I often fell back to Google for gif searches. It turns out that I’m bad at finding gifs. Sometimes I get exactly what I want, like searching for gritty turning around. But I had a lot of trouble finding a string that gave me this. Eventually I found it by remembering a Twitter user that had posted it and scanning their “Media” posts.
Trying to find a very specific CS:GO clip that I had seen on Reddit years ago. I found it via a combination of Reddit search and skimming the bottom of Reddit threads for video links.
What is australian licorice? Is it a marketing gimmick? Stores sell it. It’s tasty. But I can’t find an explanation anywhere.
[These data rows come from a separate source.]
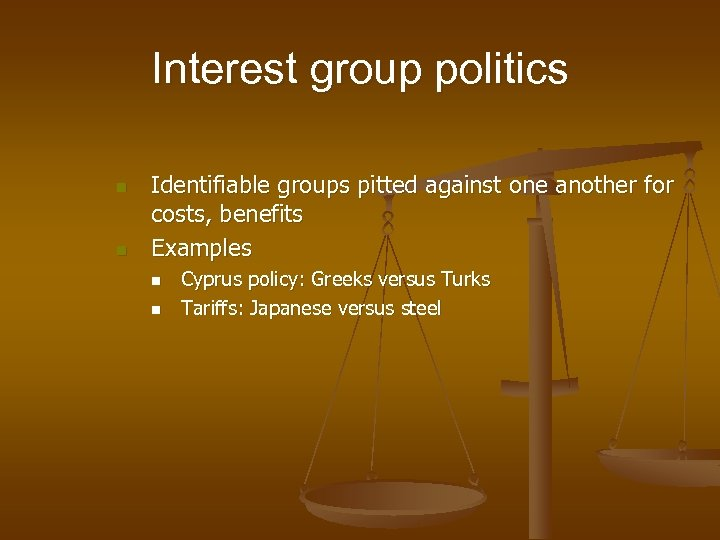 Interest group politics n n Identifiable groups pitted against one another for costs, benefits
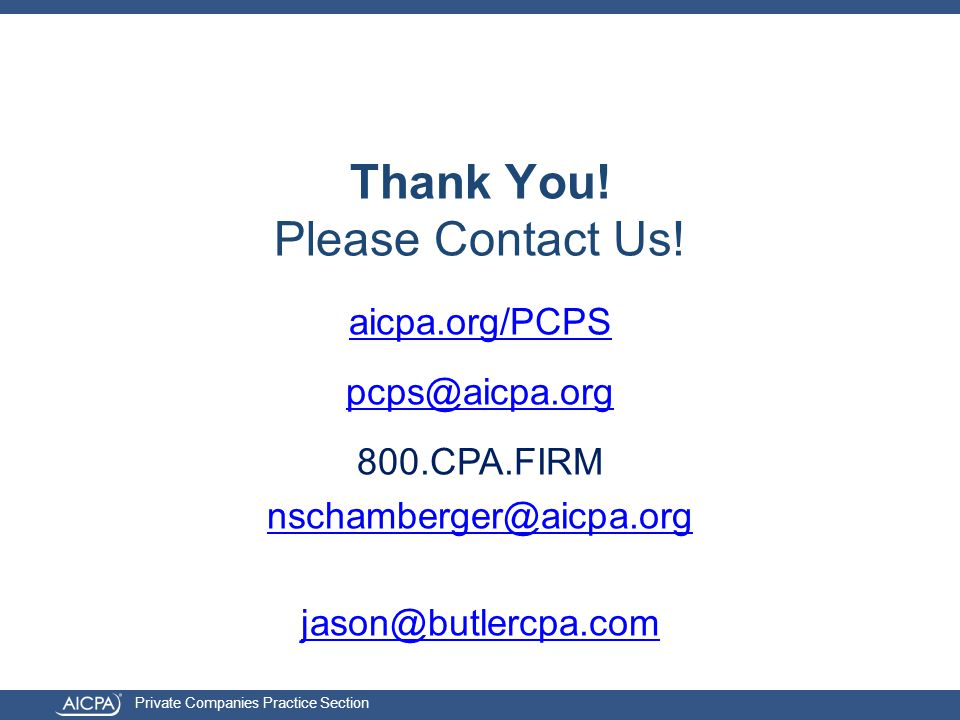 Private Companies Practice Section aicpa.org/PCPS pcps@aicpa.org 800.CPA.FIRM nschamberger@aicpa.org jason@butlercpa.com Thank You.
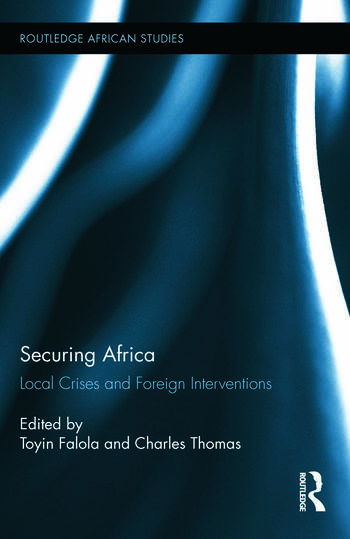 Securing Africa Local Crises and Foreign Interventions book cover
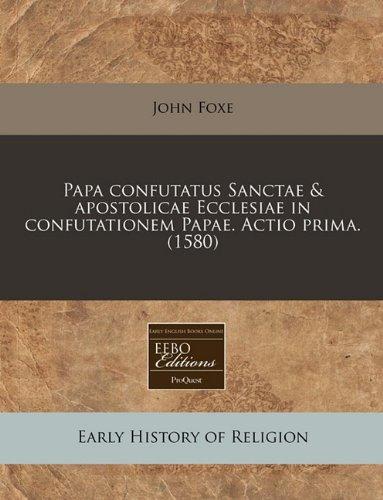 papa-confutatus-sanctae-apostolicae-ecclesiae-in-confutationem-papae-actio-prima-1580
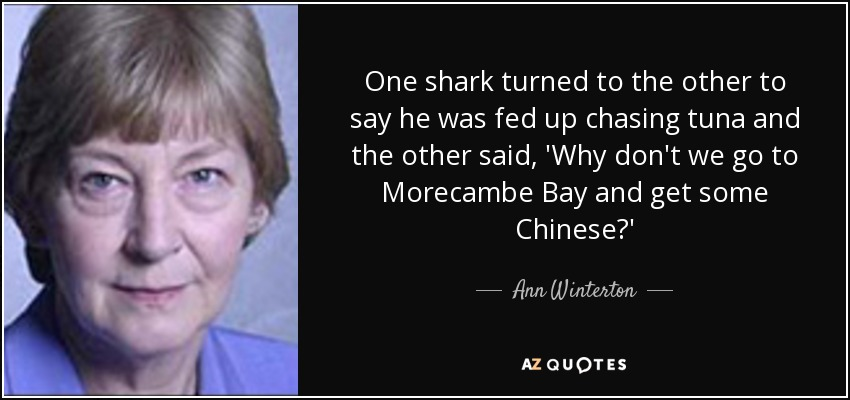 One shark turned to the other to say he was fed up chasing tuna and the other said, 'Why don't we go to Morecambe Bay and get some Chinese?' - Ann Winterton
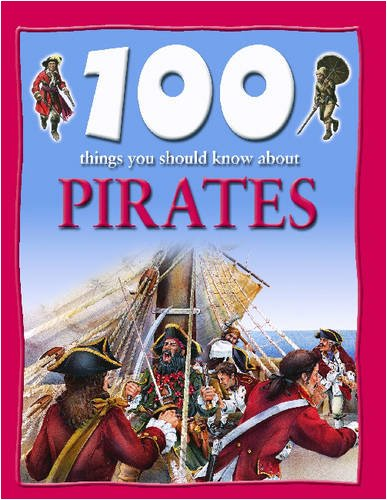 Pirates (100 Things You Should Know About...)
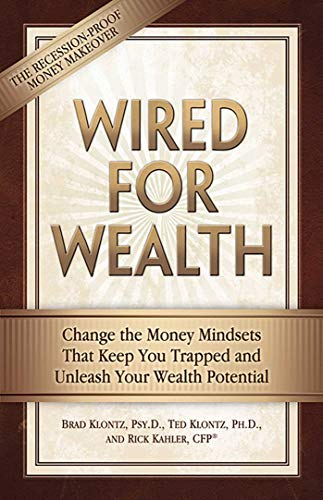 9780757307942: Wired for Wealth: Change the Money Mindsets That Keep You Trapped and Unleash Your Wealth Potential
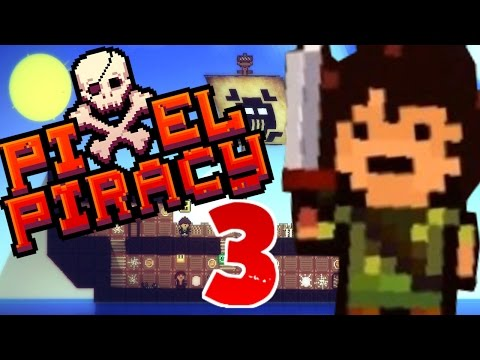 SHIVER ME TIMBERS!! | Pixel Piracy | Part 3 | Twitch Live Stream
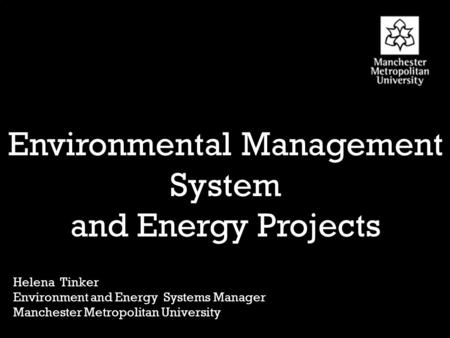 Birley Environmental Management System and Energy Projects Helena Tinker Environment and Energy Systems Manager Manchester Metropolitan University.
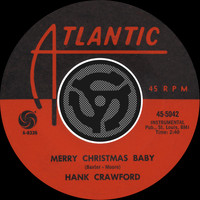 Hank Crawford - Merry Christmas Baby / Read 'Em And Weep [Digital 45]
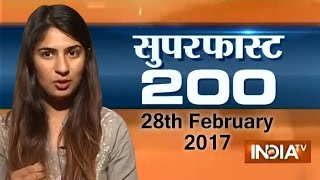 Superfast 200 | 28th February, 2017 ( Part 1 ) - India TV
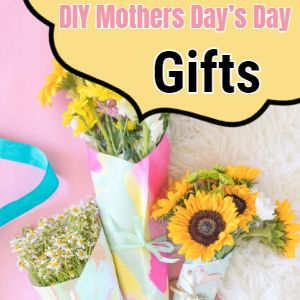 DIY Mothers Day's Day Gifts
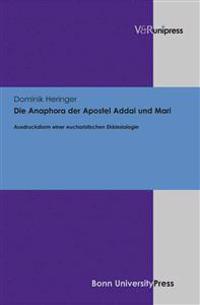 Die Anaphora Der Apostel Addai Und Mari: Ausdrucksform Einer Eucharistischen Ekklesiologie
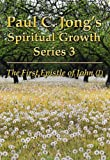 paul c jong s spiritual growth series 3 the first epistle of john i
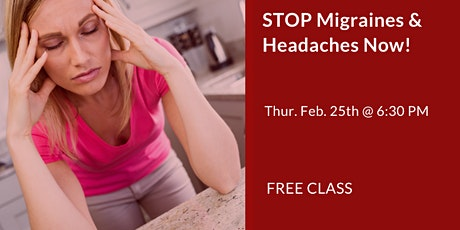 STOP Migraines and Headaches NOW! tickets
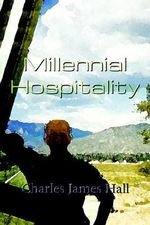 Millennial Hospitality - Charles James Hall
If you’re thinking of switching to DuckDuckGo because of the Google redesign, I’ll save you the trouble: DuckDuckGo’s inline ads are formatted similarly to the Google redesign that got reverted. If anything, DuckDuckGo’s ads are harder to spot because DuckDuckGo’s (Ad) icon is on the right, while Google’s was on the left where my eyes naturally skim.
It turns out that I care about privacy, but I still use Google Analytics on my blog. I haven’t been thinking about digital privacy for long enough to have a consistent and principled opinion. Sorry about that.
Let’s go back to the original selling point of DuckDuckGo: they don’t track you.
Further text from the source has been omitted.